You can auto-syndicate it to a GDNet blog as well and link back to your site. See:

 

Admin for GameDev.net.

Well I guess it depends on who you plan to target :)

For instance, don't know if you know about Handmade Hero , Casey Muratori documents the whole creation of his game from scratch, starting with making the game engine and he literally shows everything through video, every line of code he writes you see it and is explained by him, every Day in that link is associated with a video and he's now at Day 405, therefore that is probably the "ultimate format" to really show all that goes into the making of a game and would be perfect to train other beginner programmers since they can follow along and code the same thing and really see all the process (even though maybe kind of lenghty).

I've read your blog entries, end even though may be interesting in the long run to see how the project develops from scratch, there was really no in-depth explanation of the kind that might be very useful to a beginner programmer (I think, not that I know for sure what a beginner really need...) so my assumption is that the blog is aimed to "curious players", people that don't actually program but are kind of curious to see how is made without committing too much with in-depth technical stuff, OR at people that can already do this stuff and don't need details and are only curious to see the way you decide to do it, and that circle of people might be further restricted by the one that are actually into volleyball games I think :P

Therefore I can't really suggest anything about how the blog entries should be, the only thing I can say is that it all depends on what audience you want to target :)

Well of course, me being a total beginner, my preference would be on the more "tutorial oriented"/"show everything" kind of approach xD (but is only a preference not a request, since is probably time-consuming)

Very cool. Like @khawk, I would like to see more technical details.

At the moment it's a very high level overview with little specific details; each entry said what you've done with a bit of the why, but almost none of the how.

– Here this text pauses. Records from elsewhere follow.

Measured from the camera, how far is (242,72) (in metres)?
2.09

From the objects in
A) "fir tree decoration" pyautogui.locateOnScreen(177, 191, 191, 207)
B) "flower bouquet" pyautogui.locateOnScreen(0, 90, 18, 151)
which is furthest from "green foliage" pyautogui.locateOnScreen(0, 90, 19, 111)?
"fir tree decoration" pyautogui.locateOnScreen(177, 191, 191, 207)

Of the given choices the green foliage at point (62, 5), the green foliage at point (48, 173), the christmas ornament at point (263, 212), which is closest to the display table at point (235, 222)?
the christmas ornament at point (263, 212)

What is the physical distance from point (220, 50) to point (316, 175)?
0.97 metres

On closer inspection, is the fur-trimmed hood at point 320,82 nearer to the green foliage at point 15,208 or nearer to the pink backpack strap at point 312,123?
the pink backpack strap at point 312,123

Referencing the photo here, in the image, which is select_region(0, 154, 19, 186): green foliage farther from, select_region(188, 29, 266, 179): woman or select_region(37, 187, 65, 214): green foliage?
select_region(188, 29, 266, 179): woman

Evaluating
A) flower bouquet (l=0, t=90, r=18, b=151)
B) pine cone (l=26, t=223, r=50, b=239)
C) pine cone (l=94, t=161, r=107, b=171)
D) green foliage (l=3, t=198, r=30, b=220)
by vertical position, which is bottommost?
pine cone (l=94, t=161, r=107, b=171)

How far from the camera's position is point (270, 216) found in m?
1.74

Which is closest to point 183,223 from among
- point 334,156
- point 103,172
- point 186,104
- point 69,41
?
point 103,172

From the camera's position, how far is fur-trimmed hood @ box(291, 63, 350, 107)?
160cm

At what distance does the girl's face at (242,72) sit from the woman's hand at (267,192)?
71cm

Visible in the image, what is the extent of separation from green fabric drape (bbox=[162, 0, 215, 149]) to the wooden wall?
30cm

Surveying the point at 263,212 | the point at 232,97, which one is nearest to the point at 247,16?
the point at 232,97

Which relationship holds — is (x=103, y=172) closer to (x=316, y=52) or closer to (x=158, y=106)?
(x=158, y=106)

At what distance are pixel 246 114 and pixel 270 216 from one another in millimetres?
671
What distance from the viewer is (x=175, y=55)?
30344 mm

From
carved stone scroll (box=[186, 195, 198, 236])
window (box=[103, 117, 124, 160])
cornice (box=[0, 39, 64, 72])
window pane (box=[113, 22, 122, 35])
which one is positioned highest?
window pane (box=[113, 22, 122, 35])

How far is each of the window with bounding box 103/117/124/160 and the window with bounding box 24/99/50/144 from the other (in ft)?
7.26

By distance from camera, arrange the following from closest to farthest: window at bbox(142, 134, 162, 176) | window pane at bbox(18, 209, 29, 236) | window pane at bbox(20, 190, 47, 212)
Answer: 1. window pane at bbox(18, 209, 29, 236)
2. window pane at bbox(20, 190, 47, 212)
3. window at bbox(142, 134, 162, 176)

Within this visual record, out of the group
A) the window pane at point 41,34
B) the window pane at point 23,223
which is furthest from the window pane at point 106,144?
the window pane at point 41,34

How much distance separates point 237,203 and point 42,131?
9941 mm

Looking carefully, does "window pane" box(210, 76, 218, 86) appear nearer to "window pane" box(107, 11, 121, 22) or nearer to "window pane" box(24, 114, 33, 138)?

Personally I'd like to read things like:

- Choice of algorithms and data structures. What were your options, and why did you choose the ones you did?

- Interesting implementation details. Pick things that are particularly interesting or note-worthy and walk through the details. Maybe show some code samples or Blueprints screenshots.

- High level design structure. How do the different pieces fit together, and why have you done it that way.

 

I wouldn't write about every little thing, but pick bits and pieces to cover in more depth.

- Jason Astle-Adams

Thank you so much guys for your feedback.